# Speaker Distance Estimation 

In [2]:
import os
import yaml
import torch
from torch.utils.data import DataLoader
import pandas as pd
import soundfile as sf

from GenDARA.sde_model.model import SdeTrainer

### Estimate speaker distance using trained model

In [5]:
# Get test audio files
test_audio_dir = './submission_folder/eval_2_speaker_distance_estimates/test_audio'
test_audio_files = os.listdir(test_audio_dir)
test_audio_files.sort()

# Make dataframe with test audio filenames.
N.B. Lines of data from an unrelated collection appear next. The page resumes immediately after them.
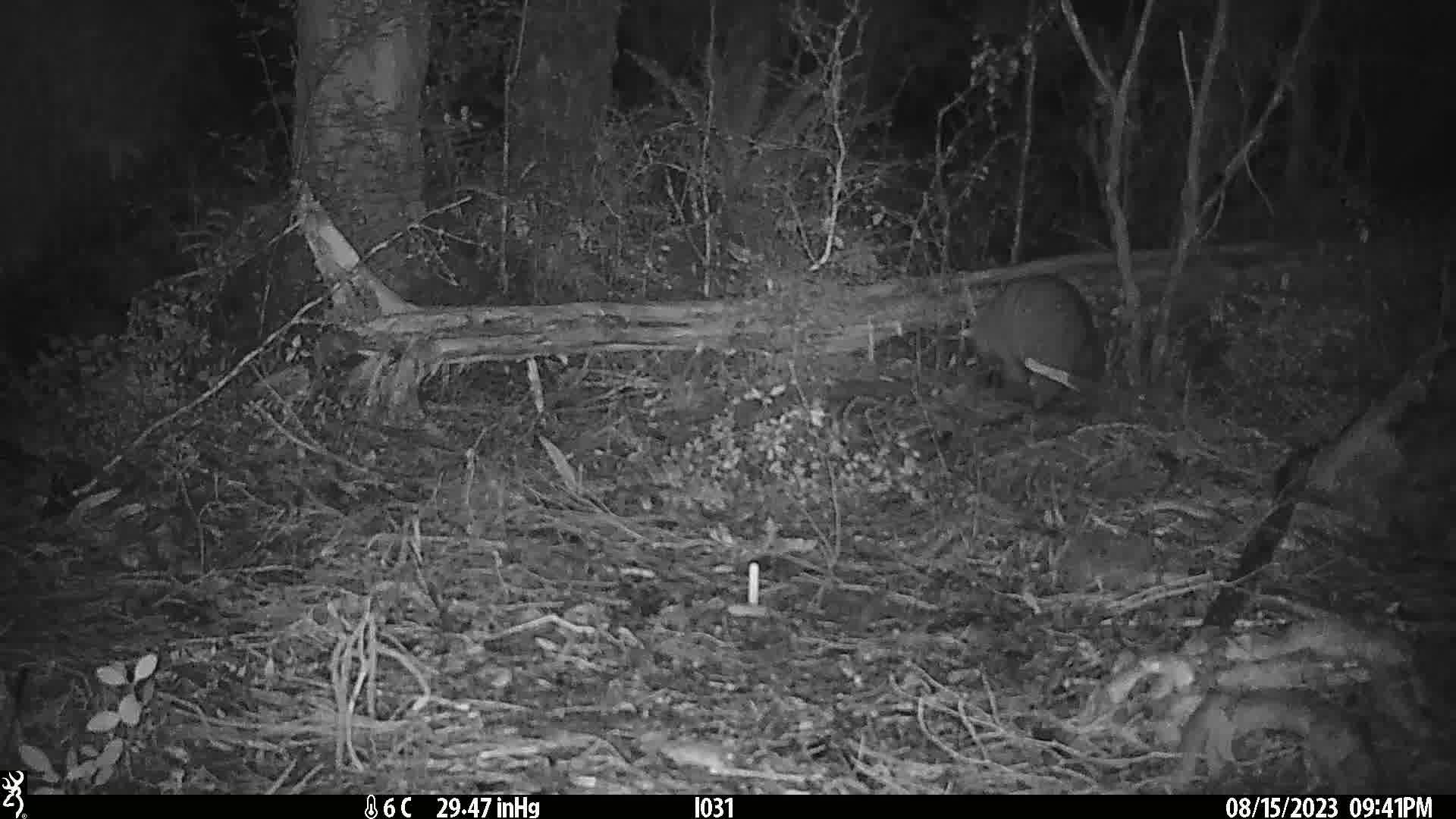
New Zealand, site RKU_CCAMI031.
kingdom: Animalia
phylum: Chordata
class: Aves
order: Apterygiformes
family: Apterygidae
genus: Apteryx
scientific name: Apteryx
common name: kiwi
Kiwi (Apteryx).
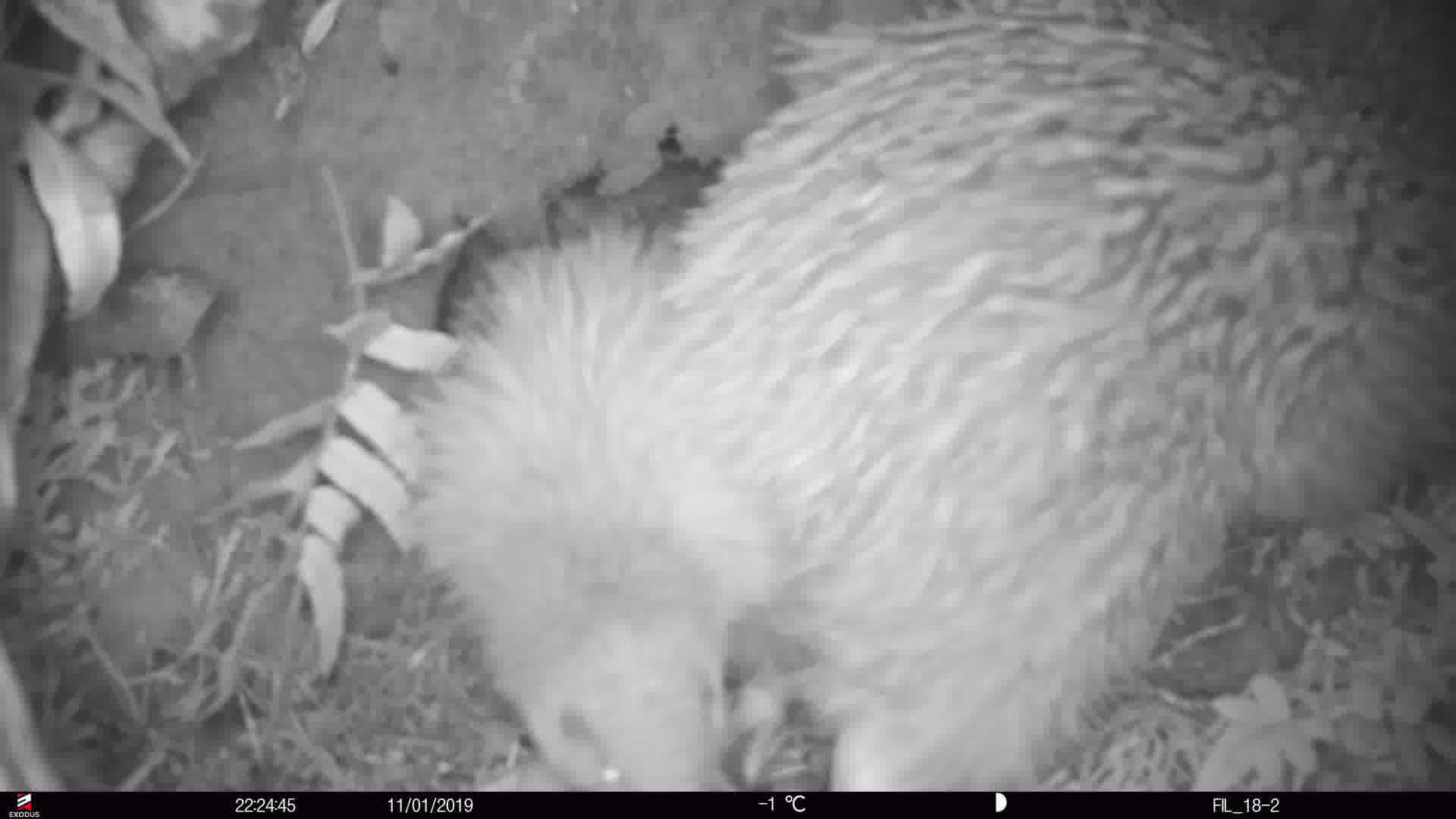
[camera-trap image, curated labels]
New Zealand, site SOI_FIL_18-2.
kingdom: Animalia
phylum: Chordata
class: Aves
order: Apterygiformes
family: Apterygidae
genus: Apteryx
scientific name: Apteryx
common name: kiwi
Kiwi (Apteryx).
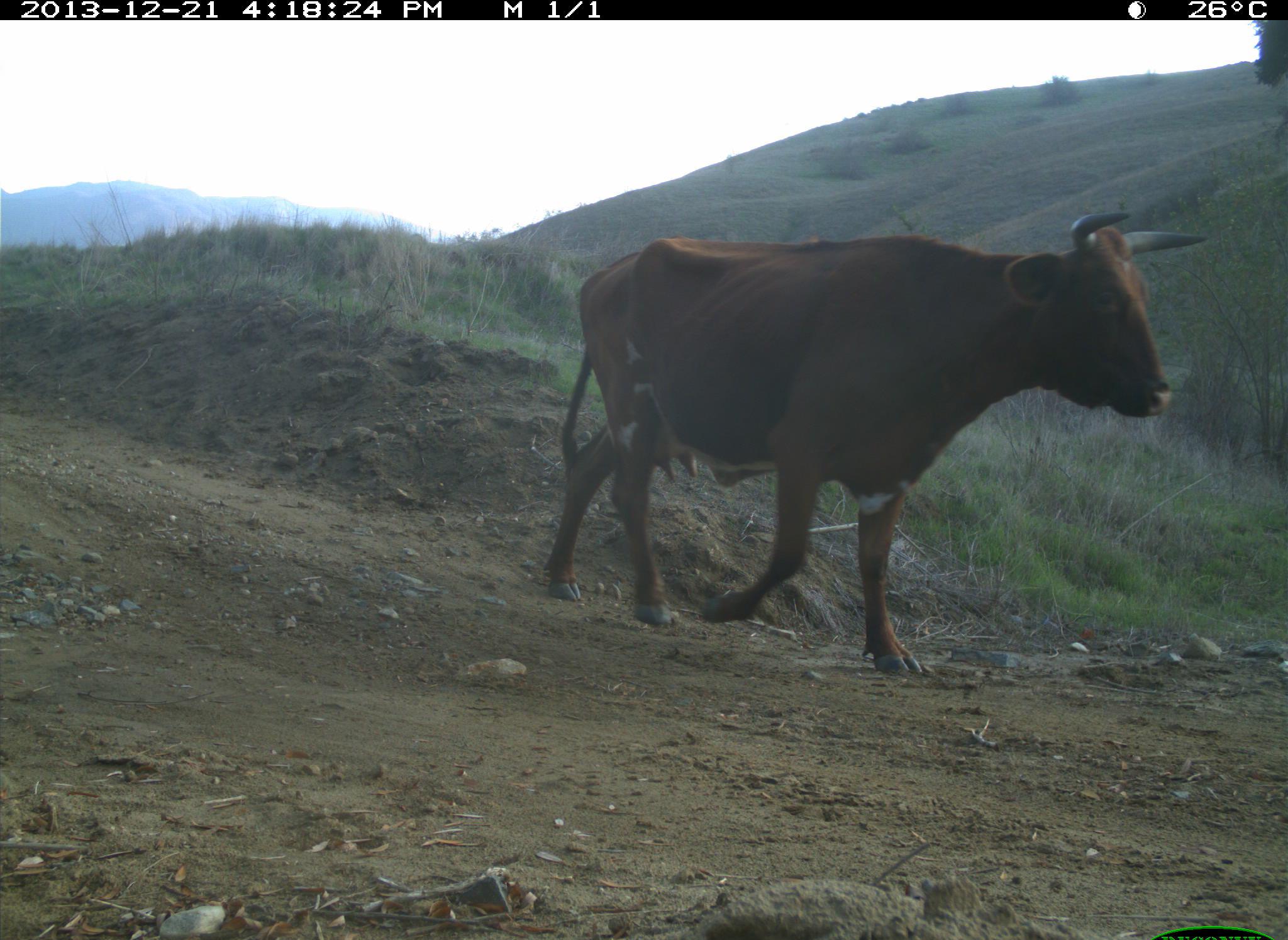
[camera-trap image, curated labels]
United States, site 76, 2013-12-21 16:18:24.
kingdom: Animalia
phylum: Chordata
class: Mammalia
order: Artiodactyla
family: Bovidae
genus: Bos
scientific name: Bos taurus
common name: cow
Cow (Bos taurus).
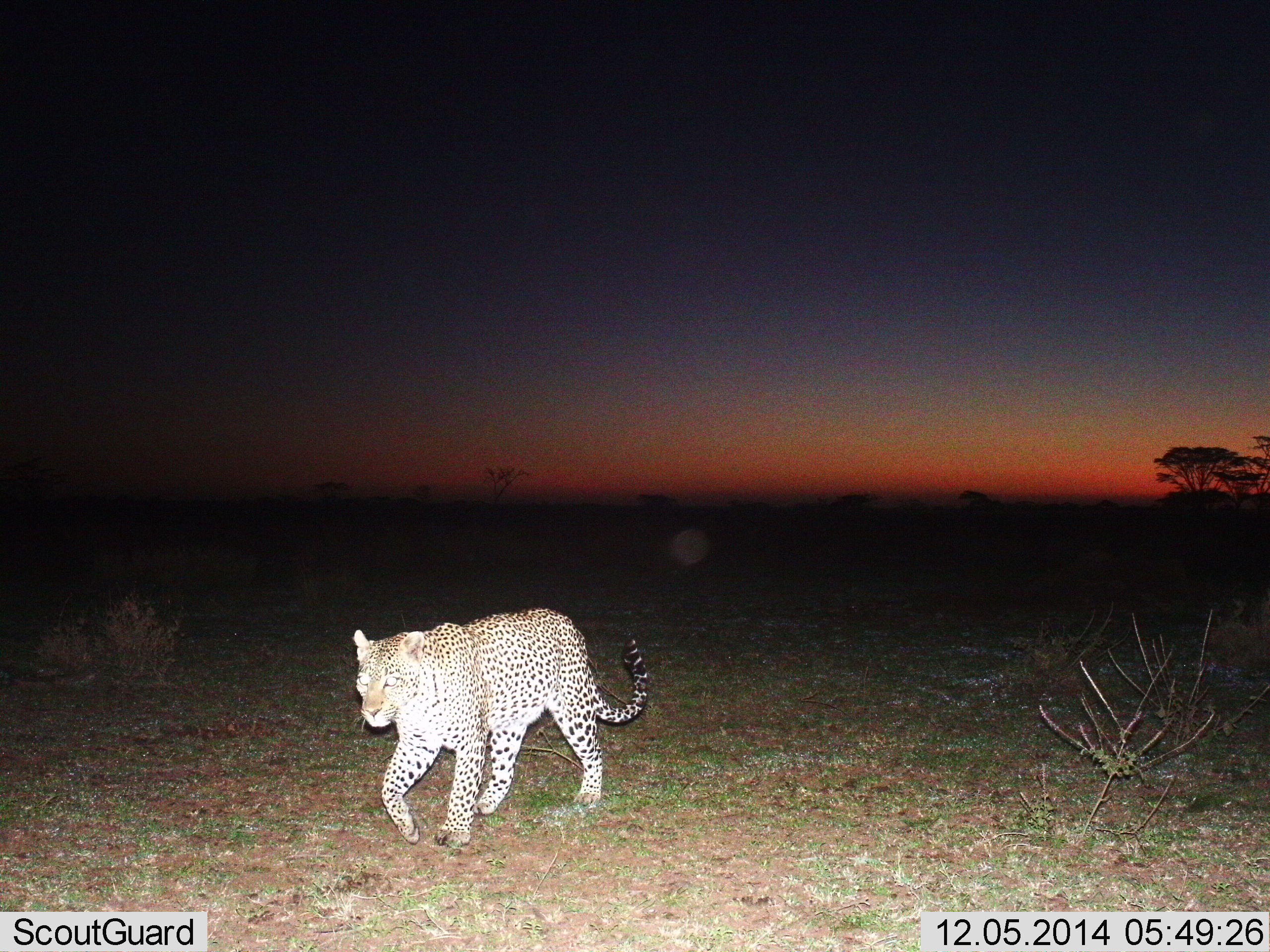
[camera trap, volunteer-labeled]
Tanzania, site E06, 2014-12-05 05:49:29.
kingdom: Animalia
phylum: Chordata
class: Mammalia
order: Carnivora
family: Felidae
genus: Panthera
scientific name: Panthera pardus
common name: leopard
Leopard (Panthera pardus), count 1. Behavior (volunteer vote fractions): standing 10%, resting 0%, moving 100%, interacting 0%. Young present (vote fraction): 0%. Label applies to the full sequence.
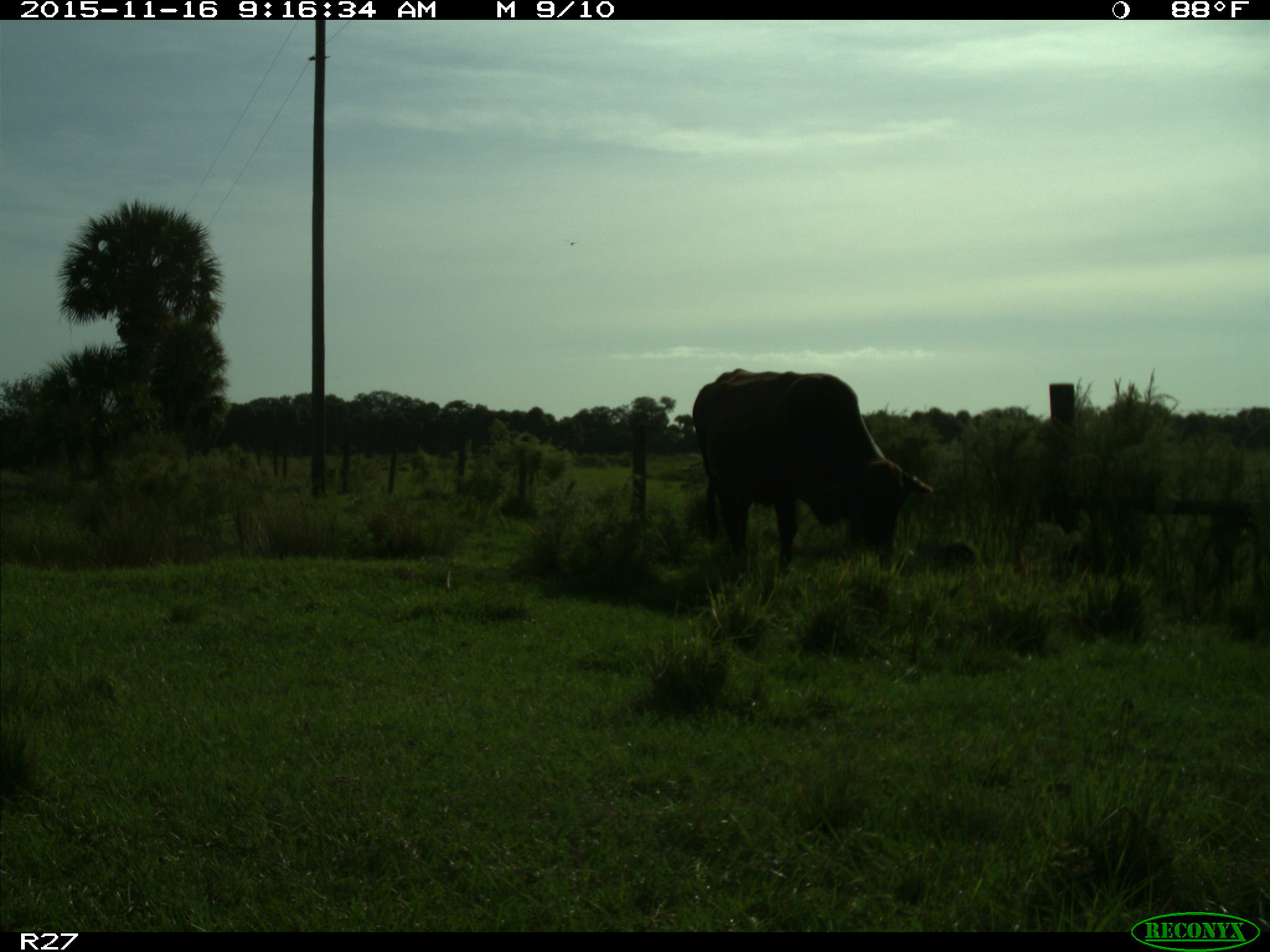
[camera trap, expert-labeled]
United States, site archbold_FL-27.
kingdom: Animalia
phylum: Chordata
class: Mammalia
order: Artiodactyla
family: Bovidae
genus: Bos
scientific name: Bos taurus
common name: domestic cow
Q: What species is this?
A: Bos taurus (domestic cow).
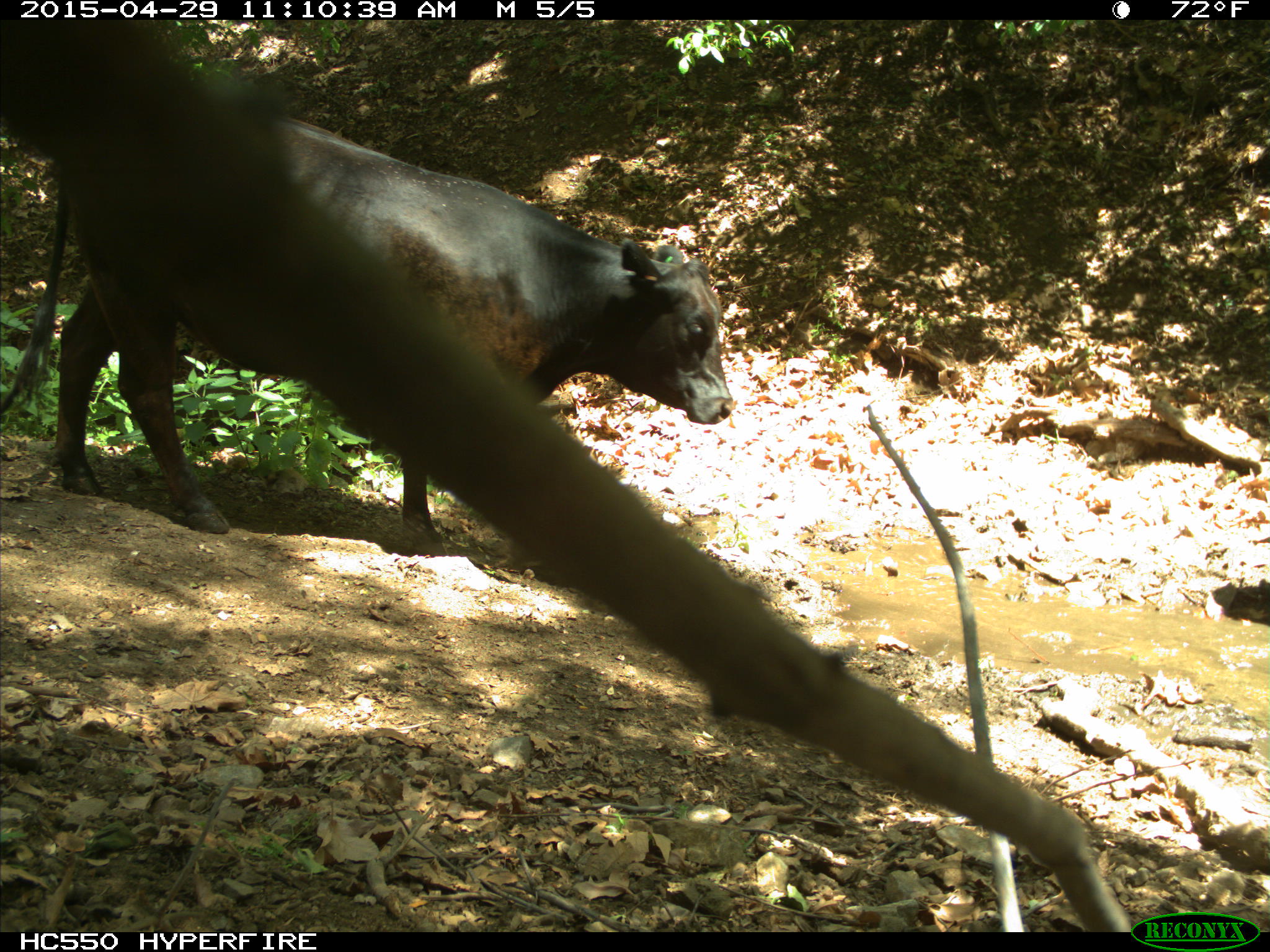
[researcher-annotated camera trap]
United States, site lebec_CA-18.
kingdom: Animalia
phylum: Chordata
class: Mammalia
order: Artiodactyla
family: Bovidae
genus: Bos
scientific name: Bos taurus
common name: domestic cow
Add speaker distance estimations later
df = pd.DataFrame(test_audio_files, columns=['convolved_filename'])

# Make test dataloader
test_data = []
for file in test_audio_files:
    if file.endswith('.wav'):
        out, sr = sf.read(os.path.join(test_audio_dir, file), always_2d=True, dtype="float32")
        out = torch.as_tensor(out).T
        test_data.append(out)
test_data = torch.cat(test_data)
print(f'Test data shape [n files, time samples]: {test_data.shape}') # 480 audio, 320000 samples

test_loader = DataLoader(test_data, batch_size=16, shuffle=False, drop_last=False)

# Load model and config
checkpoint_filepath = './GenDARA/sde_model/baseline.ckpt' # load baseline SDE model: trained only on C4DM RIRs and VCTK speech
with open('./GenDARA/sde_model/config.yml') as f:
    config = yaml.load(f, Loader=yaml.FullLoader)
print(config)
trainer = SdeTrainer.load_from_checkpoint(checkpoint_filepath,lr=config["lr"], sr=config["sr"], kernels = config['kernels'], n_grus = config['n_grus'], features_set = config['features_set'], att_conf = config['att_conf'])
model = trainer.model.cpu()  # move model weights to cpu


Test data shape [n files, time samples]: torch.Size([480, 320000])
{'att_conf': 'onSpec', 'features_set': 'all', 'kernels': 'freq', 'lr': 0.001, 'n_grus': 2, 'sr': 32000}


In [None]:
# Forward pass to get SDE predictions
model.eval()
with torch.no_grad():
    for i, x in enumerate(test_loader): # This loop takes me ~ 1 min on cpu
        pred, _, _, _ = model(x)
        if i == 0:
            preds = pred
        else:
            preds = torch.cat((preds, pred), dim=0)
            
preds = preds.detach().numpy()
df['pred_distance'] = preds
df.head()

Unnamed: 0,convolved_filename,pred_distance
0,audio_000.wav,5.666922
1,audio_001.wav,4.766877
2,audio_002.wav,3.373574
3,audio_003.wav,6.558952
4,audio_004.wav,9.486773


In [None]:
# Save the predictions to .csv for submission
save_csv = False # change this to True to save the csv
if save_csv:
    df.to_csv('./submission_folder/speaker_distance_estimates/test_speaker_distance_estimates.csv', index=False)